== To be done ==
Reproduce word for word the stretch of the forum thread on the 887 visa from "# application for" through "Thank youso much.".

== Given text ==
# application for 887 visa



## bhw080809 (Apr 5, 2014)

I held 489 visa-regional sponsored. I intend to apply for 887 visa. But I am confused about evidence of living. I have to live in a town for two years, so what I need to provide for evidence of living? The immigration website said I need to offer lease and bills. if I share house with owner, she only give me a piece of written paper to prove that i live in the house for two years but she can not give me a formal lease from agent, so i was wondering wether this kind of privately written document can be seem a legal document or not. And can the immigration accept this kind of evidence? Is there someone who has applied for 887 visa and got visa granted notice here? Please give me advice about evidence of living. Thank youso much.


----------



## MarkNortham (Dec 19, 2012)

Hi Bhw -

In situations like this where there is an informal arrangement for tenancy, suggest you ask the owner to sign a statutory declaration stating that she rented the house to you from xx date to xx date, and that you paid rent satisfactorily for this entire period. Another alternative is a signed letter with ID and contact info from the landlord. Additional evidence that can help is mail sent to you in your name at the address, receipts or other documents showing payment of rent to the house owner, etc. A handwritten statement from the owner is not a great option (but better than nothing) - something more formal - either a letter or a stat dec - would be better. But the key is also including contact info so if DIBP is concerned about the authenticity of the document, they can ring the owner and confirm.

Hope this helps -

Best,

Mark Northam


----------



## bhw080809 (Apr 5, 2014)

Hi Mark,

Thank you very much for your advice. Your advice is so useful.

== Source material ==
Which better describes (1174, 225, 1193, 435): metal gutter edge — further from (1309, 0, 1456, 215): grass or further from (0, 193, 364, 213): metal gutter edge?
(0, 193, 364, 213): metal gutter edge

== Completed exercise ==
# application for 887 visa



## bhw080809 (Apr 5, 2014)

I held 489 visa-regional sponsored. I intend to apply for 887 visa. But I am confused about evidence of living. I have to live in a town for two years, so what I need to provide for evidence of living? The immigration website said I need to offer lease and bills. if I share house with owner, she only give me a piece of written paper to prove that i live in the house for two years but she can not give me a formal lease from agent, so i was wondering wether this kind of privately written document can be seem a legal document or not. And can the immigration accept this kind of evidence? Is there someone who has applied for 887 visa and got visa granted notice here? Please give me advice about evidence of living. Thank youso much.